Last night I heard a story about the Occupy Wall Street Movement on National Public Radio. The report contained recordings of the occupiers’ innovative, low-tech amplification system where the people in the immediate vicinity of the speaker echo his or her words so the larger crowd can hear the message.
In the story I noticed that the people who were repeating the speaker’s message weren’t just repeating her words, but every nuance and inflection of her delivery. This particular speaker had a tone that I can only describe as exuberant and joyful. To hear a group of 25 or so “amplifiers” faithfully conveying that sound along with her words touched me deeply and got me thinking about listening.
When I’m leading songs in a community, I teach through the oral tradition — line by line, call-and-response. People listen deeply when they’re learning this way. They are focused and intent in a way I don’t witness in everyday conversation. This intense process of listening and repeating weaves them together as a community.
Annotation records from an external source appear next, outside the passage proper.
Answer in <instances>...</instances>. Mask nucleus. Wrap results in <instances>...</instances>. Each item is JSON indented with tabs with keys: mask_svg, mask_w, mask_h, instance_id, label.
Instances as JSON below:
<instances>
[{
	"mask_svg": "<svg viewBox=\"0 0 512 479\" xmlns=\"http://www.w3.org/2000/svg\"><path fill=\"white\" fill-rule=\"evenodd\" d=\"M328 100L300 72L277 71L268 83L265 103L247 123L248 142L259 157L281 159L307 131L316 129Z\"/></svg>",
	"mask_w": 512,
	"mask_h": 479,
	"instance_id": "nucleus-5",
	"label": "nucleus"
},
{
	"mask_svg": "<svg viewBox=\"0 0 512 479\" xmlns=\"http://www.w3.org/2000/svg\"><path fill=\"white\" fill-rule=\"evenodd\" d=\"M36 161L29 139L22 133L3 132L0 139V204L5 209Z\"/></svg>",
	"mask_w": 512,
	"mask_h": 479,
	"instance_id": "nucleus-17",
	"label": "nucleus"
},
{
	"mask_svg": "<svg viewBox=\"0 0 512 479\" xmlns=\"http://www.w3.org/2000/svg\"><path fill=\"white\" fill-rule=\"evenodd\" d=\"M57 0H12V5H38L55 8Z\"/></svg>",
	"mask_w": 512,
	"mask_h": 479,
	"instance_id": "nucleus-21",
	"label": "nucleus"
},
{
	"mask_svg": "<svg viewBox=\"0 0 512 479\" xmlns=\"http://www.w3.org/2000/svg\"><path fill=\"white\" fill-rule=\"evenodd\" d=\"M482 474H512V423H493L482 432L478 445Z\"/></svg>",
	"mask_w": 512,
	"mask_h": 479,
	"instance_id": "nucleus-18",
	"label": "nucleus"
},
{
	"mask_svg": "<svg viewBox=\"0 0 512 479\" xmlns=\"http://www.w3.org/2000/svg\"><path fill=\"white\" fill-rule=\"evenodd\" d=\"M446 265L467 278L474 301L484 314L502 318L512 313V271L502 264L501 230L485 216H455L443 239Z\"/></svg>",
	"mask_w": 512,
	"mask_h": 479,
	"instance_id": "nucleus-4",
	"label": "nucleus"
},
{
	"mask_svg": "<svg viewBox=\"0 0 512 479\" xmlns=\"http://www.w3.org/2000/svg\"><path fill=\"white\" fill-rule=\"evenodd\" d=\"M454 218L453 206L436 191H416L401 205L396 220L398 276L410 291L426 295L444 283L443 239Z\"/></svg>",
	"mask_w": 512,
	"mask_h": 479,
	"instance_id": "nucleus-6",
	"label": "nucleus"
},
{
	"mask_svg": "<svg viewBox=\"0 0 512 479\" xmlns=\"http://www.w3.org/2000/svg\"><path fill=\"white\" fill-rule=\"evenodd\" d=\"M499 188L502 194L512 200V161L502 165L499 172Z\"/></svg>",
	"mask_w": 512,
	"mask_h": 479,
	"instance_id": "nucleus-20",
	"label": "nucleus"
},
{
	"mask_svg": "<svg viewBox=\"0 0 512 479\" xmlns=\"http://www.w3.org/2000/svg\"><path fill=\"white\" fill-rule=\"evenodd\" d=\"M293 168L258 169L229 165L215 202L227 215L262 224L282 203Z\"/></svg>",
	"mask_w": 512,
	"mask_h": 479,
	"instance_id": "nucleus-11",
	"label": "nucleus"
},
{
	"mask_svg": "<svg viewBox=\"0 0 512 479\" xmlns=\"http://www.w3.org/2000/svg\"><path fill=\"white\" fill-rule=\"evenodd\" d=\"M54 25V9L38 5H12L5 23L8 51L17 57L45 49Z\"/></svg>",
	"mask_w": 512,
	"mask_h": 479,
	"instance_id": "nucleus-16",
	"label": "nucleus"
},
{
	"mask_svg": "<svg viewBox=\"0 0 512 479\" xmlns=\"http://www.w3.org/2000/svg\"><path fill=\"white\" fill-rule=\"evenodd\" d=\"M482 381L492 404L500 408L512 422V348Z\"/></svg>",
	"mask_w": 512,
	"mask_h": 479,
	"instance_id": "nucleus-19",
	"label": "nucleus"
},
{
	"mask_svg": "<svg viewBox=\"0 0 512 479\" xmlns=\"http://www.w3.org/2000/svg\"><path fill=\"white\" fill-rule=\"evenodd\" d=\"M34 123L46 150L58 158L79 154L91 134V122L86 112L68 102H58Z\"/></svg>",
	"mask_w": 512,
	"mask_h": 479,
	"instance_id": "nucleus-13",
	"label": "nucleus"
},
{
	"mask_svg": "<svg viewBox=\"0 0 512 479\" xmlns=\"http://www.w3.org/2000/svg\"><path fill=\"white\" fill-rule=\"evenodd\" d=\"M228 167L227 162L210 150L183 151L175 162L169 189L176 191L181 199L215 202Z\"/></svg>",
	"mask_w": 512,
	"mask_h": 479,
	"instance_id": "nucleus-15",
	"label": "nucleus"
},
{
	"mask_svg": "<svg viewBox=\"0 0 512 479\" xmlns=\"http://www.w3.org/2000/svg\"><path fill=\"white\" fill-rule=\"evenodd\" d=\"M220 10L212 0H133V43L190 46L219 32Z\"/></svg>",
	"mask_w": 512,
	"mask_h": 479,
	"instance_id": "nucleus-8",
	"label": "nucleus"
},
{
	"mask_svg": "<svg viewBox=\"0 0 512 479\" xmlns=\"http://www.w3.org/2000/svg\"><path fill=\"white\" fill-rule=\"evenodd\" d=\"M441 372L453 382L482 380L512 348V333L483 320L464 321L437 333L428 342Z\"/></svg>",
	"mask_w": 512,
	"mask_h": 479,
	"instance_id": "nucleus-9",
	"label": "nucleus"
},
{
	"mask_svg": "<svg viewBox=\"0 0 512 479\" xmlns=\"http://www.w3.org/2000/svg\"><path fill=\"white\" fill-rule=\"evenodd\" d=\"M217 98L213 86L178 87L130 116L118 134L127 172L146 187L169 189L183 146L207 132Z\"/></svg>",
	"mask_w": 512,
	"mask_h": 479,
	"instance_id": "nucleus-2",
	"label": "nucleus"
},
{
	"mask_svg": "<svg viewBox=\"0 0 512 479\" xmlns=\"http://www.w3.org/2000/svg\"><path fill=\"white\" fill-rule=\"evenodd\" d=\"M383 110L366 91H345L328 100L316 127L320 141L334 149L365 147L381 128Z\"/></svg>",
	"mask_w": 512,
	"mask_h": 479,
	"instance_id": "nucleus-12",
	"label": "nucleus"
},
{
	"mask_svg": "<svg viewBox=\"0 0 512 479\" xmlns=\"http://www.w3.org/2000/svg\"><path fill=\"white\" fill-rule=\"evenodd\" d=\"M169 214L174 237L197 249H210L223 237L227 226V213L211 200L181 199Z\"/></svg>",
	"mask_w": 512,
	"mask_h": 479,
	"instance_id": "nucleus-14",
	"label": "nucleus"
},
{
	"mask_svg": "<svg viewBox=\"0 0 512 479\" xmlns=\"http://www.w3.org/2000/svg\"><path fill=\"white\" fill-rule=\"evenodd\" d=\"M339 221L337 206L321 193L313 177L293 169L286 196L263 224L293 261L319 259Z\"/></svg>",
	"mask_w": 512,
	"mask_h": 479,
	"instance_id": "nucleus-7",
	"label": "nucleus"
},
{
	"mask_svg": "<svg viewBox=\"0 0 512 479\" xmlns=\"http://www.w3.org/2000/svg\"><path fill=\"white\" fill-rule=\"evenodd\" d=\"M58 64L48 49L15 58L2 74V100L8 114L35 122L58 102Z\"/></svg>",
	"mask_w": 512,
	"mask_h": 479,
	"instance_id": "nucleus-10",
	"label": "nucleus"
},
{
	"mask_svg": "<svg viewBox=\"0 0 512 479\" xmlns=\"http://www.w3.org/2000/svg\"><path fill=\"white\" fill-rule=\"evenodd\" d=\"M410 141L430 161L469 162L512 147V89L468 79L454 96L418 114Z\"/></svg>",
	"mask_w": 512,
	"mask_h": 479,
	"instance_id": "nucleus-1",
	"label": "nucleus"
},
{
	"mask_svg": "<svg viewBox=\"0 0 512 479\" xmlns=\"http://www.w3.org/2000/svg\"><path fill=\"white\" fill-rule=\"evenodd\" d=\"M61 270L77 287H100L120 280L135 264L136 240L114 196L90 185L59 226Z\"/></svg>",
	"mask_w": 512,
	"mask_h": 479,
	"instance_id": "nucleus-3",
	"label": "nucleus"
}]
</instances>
They aren’t just learning the song from me; they are helping each other learn the song through their deep listening and diligent mirroring. When they finally master the new song, there are high-fives, shining faces, and great celebration of the beauty we created together.
So I wonder….
How would you listen differently if you knew you were going to have to replicate the exact words, pacing, pitch, and tone of the person who is speaking?
What might you understand about a person, their message, and intention if you literally “tried on” their voice?
Have you been ever been listened to in this way? If so, what did you notice about the experience?
Have you ever learned a song using the oral tradition? What was the experience like?